Dianne Rozak, a trip co-leader for the 2024 Biggest Week, describes the boardwalk as a treasure hunt because, no matter the time of day, there are always sightings. For her, visiting for the first time in 2014 was a life-changing experience. She had just started getting into nature photography when her mentor, Brad Dolch, suggested they visit Magee Marsh and see why the birding there was so popular. They had walked maybe 50 feet on the boardwalk when they encountered hordes of people looking up, and someone pointed out a yellow-billed cuckoo.

“I looked at Brad and said, ‘What is a yellow-billed cuckoo doing in Ohio?’ Brad said, ‘Dianne, I think that’s part of why people come here,’ ” Rozak recalls. “That got me hooked.”
      Green heron on a branch near the Magee Marsh boardwalk in Oak Harbor (photo by Jordan West)

A green heron, a marsh bird, walks along a branch during the Biggest Week in American Birding. (photo by Jordan West)

Magee Marsh, especially its 0.7-mile-long boardwalk, is unique because it provides opportunities to see many out-of-the-ordinary birds, as well as resident ones up close. Jasmine Cupp, Black Swamp Bird Observatory outreach director and the festival coordinator for the Biggest Week, recalls getting a video of a Kirtland’s warbler, which up until 2019 was on the endangered species list.

“I could have reached out and touched it,” Cupp says. “It couldn’t have cared any less that people were around. They feel safe enough that they can pop around in those trees and just let the people be.”

Magee Marsh and the surrounding area are at a crossroads of a couple of major flyways for migrating birds. Many are traveling from South and Central America on their way to the northern United States or Canada to breed. They reach Lake Erie and see it as a barrier. The remaining marshland that hasn’t been developed, including the 2,200-acre Magee Marsh, is perfect habitat to rest and refuel before crossing the lake.
      Observation area at Oak Harbor’s Magee Marsh (photo courtesy of Ohio Department of Natural Resources)

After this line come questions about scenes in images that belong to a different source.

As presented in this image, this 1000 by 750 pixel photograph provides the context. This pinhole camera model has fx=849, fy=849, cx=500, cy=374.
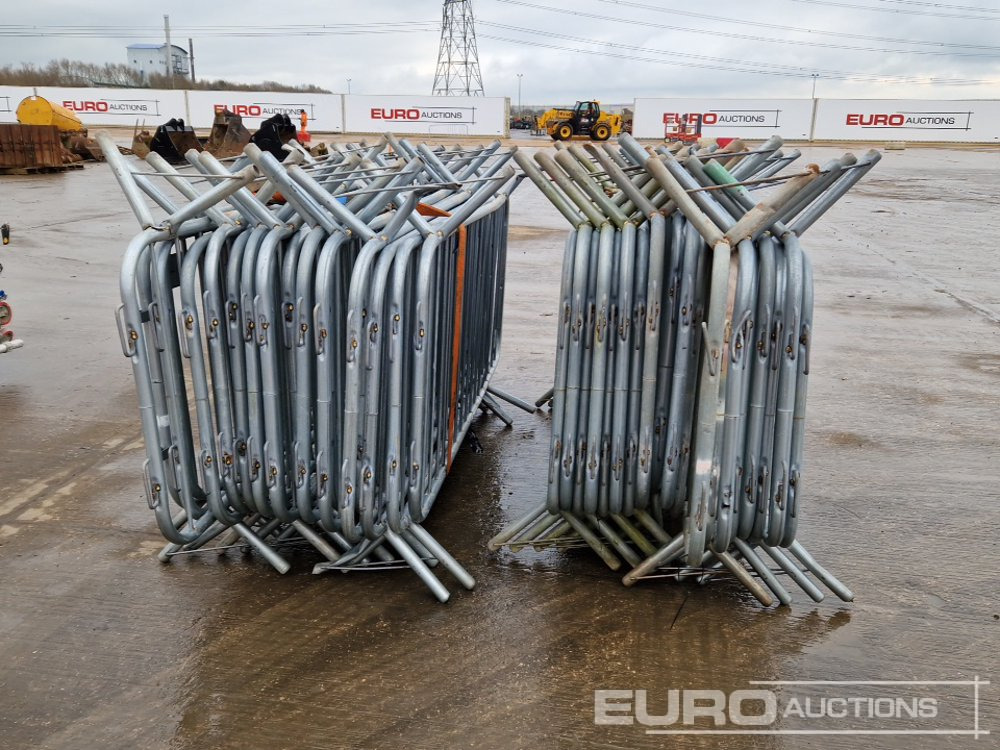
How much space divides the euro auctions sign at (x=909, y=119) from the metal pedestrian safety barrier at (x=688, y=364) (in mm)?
46562

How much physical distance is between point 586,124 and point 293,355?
38.1 metres

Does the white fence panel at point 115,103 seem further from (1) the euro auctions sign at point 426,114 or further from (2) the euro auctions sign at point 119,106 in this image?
(1) the euro auctions sign at point 426,114

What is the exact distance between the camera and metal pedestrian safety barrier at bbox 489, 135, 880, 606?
3.61 m

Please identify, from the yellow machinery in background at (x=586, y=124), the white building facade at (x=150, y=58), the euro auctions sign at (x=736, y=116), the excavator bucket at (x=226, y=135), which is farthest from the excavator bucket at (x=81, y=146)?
the white building facade at (x=150, y=58)

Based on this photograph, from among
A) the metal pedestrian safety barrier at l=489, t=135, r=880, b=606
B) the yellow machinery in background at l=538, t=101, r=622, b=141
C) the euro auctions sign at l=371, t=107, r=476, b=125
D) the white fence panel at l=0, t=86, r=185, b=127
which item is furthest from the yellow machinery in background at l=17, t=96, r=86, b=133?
the metal pedestrian safety barrier at l=489, t=135, r=880, b=606

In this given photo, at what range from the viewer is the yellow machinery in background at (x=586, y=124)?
39.3 m

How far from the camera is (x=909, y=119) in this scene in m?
46.0

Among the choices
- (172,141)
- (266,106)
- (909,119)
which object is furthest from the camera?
(266,106)

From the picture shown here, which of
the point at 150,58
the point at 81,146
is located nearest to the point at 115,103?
the point at 81,146

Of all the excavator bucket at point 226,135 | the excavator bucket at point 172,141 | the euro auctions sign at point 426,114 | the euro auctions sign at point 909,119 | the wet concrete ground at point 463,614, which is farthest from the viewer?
the euro auctions sign at point 426,114

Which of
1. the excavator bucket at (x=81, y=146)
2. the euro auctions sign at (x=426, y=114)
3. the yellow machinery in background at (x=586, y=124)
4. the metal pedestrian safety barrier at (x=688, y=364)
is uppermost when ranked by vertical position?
the euro auctions sign at (x=426, y=114)

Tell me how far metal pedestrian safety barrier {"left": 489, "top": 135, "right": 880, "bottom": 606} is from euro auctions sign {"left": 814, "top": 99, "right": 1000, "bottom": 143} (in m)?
46.6

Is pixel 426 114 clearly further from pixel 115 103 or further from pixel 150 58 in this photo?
pixel 150 58

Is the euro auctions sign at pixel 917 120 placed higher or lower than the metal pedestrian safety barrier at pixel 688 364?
higher
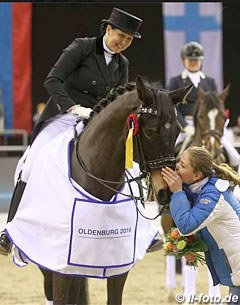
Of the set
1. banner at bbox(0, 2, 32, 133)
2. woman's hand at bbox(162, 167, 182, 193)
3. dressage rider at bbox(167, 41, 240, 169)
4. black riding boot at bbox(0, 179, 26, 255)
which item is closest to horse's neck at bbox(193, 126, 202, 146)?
dressage rider at bbox(167, 41, 240, 169)

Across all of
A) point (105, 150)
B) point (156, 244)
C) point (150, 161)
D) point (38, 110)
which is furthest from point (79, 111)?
point (38, 110)

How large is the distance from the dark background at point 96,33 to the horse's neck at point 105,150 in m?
8.76

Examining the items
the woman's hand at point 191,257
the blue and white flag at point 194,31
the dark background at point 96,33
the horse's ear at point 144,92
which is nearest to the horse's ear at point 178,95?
the horse's ear at point 144,92

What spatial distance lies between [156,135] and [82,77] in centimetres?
105

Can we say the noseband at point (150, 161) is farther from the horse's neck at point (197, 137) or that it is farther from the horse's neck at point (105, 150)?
the horse's neck at point (197, 137)

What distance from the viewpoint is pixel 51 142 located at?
509 centimetres

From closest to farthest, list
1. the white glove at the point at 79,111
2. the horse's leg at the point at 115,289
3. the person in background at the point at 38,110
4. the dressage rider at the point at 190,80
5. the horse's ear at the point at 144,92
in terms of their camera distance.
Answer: the horse's ear at the point at 144,92 < the horse's leg at the point at 115,289 < the white glove at the point at 79,111 < the dressage rider at the point at 190,80 < the person in background at the point at 38,110

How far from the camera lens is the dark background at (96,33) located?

Magee Marsh preserves 2,200 acres of natural areas that make prime places for birds to rest during their migration. (photo courtesy of Ohio Department of Natural Resources)

“It’s like all the birding stars align for us in that magical place. That has helped us build it into one of the best places in the world for birding,” says Kimberly Kaufman, Black Swamp Bird Observatory executive director.

When John Magee bought the land now known as Magee Marsh, he had planned to drain it and farm it, but he couldn’t keep Lake Erie water from flooding it, Schott says. Instead, he turned it into the Magee Marsh Hunt Club. Other duck hunters also built their clubs in the marshes. 

“They were the ones in the field recognizing the landscape was changing [and] the populations were declining,” Schott says.
      Four American white pelicans near estuary at Magee Marsh in Oak Harbor (photo by Steven Brynes)

American white pelicans skim an estuary during the Biggest Week in American Birding. (photo by Steven Brynes)

When the Magee Marsh Hunt Club sold Magee Marsh to the state of Ohio in 1951, it was purchased thanks in large part to money collected from duck-hunting licenses. In the years following, wildlife officer and conservationist Laurel Van Camp started noticing migrating birds in the area where the boardwalk and other public trails are today. He began taking people on walks there and noticed birders were coming on their own to watch migrations. In the late 1980s, the state built the boardwalk that provides incredible views while protecting the birds’ environment.

Since the biggest week started in 2010, it has greatly increased awareness of the opportunities to experience peak bird migration in Ohio. In 2023, the ODNR counted 90,000 people coming through Magee Marsh during the Biggest Week, Cupp says. Although the crowds might be a turnoff for some, Kaufman calls them “bird snuggles.” There is an opportunity to see things that other birders point out and talk with people with similar interests, many of whom have traveled great distances to visit.

“To me, that experience is one of my favorite things about the Biggest Week in American Birding,” Kaufman says. “We’ve been bringing so many people together that lifelong friendships have been formed. That’s such a beautiful thing to be a part of.”